Sou grande fã dos filmes independentes americanos da década de 60 e 70, de Jack Smith a John Waters. São produções feitas no calor das idéias, fora dos padrões, experimentando e elevando ao máximo o melhor da arte cinematográfica, completamente independente e livre. Filmes onde as reflexões surgem naturalmente, sem nenhum manifesto teórico e toda aquela sizudes de outros movimentos, que rendem filmes com grande vitalidade de idéias, assim como no cinema marginal brasileiro.
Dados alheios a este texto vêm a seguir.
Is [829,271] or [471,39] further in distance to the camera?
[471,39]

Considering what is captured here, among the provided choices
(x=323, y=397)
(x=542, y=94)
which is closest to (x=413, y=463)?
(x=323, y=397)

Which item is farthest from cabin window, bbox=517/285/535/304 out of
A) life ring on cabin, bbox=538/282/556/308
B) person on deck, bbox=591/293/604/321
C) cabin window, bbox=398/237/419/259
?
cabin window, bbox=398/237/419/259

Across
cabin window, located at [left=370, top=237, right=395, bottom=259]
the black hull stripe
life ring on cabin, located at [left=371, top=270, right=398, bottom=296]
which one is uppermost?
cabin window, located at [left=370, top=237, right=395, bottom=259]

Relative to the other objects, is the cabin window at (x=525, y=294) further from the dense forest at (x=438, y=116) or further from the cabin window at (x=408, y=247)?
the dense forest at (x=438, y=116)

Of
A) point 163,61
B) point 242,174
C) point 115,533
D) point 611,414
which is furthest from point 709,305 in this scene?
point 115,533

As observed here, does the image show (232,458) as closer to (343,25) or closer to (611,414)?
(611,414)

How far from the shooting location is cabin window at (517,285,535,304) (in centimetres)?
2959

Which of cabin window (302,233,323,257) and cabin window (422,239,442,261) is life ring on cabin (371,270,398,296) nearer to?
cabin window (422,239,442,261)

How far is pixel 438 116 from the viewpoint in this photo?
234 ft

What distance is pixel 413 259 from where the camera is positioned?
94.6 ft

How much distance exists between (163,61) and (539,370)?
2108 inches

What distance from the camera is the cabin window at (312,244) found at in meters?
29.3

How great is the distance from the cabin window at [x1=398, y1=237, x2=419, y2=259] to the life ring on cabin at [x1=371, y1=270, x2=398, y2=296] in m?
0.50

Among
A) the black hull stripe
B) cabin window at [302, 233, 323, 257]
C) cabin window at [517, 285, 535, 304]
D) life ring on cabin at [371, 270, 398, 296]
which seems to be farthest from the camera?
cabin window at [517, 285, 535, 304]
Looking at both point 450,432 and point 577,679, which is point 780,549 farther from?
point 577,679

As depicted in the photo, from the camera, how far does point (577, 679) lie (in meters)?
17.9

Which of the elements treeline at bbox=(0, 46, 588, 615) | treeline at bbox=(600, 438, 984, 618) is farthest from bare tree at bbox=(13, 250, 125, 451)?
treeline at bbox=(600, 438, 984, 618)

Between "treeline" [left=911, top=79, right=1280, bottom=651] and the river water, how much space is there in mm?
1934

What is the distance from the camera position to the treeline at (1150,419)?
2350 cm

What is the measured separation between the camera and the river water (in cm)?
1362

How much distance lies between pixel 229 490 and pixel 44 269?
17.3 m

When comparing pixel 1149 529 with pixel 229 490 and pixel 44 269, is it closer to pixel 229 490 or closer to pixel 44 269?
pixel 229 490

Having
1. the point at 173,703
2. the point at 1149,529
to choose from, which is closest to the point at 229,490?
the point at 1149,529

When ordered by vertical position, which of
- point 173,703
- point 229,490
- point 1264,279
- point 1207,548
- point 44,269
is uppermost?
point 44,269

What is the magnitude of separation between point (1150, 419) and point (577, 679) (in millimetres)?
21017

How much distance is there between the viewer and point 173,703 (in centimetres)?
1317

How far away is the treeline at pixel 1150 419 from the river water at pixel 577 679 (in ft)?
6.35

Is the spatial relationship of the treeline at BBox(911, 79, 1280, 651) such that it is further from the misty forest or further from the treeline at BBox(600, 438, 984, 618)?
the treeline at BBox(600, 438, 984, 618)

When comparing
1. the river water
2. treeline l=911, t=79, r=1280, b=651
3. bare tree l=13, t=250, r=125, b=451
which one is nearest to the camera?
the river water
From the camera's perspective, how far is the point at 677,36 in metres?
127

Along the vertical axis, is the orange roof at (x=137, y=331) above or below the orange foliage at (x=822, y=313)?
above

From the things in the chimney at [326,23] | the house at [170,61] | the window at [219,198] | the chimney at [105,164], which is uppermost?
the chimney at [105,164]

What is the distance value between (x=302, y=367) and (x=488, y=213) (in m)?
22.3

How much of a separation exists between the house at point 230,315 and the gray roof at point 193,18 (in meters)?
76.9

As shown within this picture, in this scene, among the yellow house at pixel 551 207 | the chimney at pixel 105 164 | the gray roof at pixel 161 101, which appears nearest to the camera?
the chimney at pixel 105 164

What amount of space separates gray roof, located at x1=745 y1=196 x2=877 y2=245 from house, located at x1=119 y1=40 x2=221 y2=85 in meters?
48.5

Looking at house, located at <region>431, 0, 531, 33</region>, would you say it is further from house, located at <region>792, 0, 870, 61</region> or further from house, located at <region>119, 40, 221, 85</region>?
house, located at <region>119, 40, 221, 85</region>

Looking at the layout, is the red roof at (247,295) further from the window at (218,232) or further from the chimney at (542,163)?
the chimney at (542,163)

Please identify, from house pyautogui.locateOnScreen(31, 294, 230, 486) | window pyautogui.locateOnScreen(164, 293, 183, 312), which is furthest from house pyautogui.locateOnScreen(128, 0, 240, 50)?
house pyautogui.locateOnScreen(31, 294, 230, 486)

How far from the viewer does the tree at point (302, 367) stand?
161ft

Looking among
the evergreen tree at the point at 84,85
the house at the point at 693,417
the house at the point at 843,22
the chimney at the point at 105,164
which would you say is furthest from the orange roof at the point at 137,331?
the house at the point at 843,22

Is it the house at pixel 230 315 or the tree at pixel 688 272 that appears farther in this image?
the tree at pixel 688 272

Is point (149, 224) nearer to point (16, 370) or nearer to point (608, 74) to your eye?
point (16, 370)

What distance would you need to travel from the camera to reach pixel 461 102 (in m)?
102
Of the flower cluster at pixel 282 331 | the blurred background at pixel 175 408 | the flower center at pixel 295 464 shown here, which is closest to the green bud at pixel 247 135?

Neste filme, as interpretações são todas improvisadas e os atores interpretam praticamente a si próprios, acho isso bom demais, pois cada cena nos transmite grande veracidade. Com personagens que buscam tudo no lixo, esse filme mostra que é possível fazer bons filmes fora dos grandes esquemas.
É uma pena que nós brasileiros vivemos sob o julgo da colonização cultural, o cinema do mestre Mojica ainda é tido como primitivo, trash (lixo), algo inferior. O próprio só foi redescoberto e renasceu das profundezas da lata de lixo do esquecimento, depois de virar Cofin Joe lá fora. Já vi muitos críticos que torcem o nariz pros seus filmes, e os encaram com tom sarcástico, enquanto acham os filmes gringos feitos nos mesmo moldes, “belos exercícios de experimentação”, “cult”. Ninguém merece!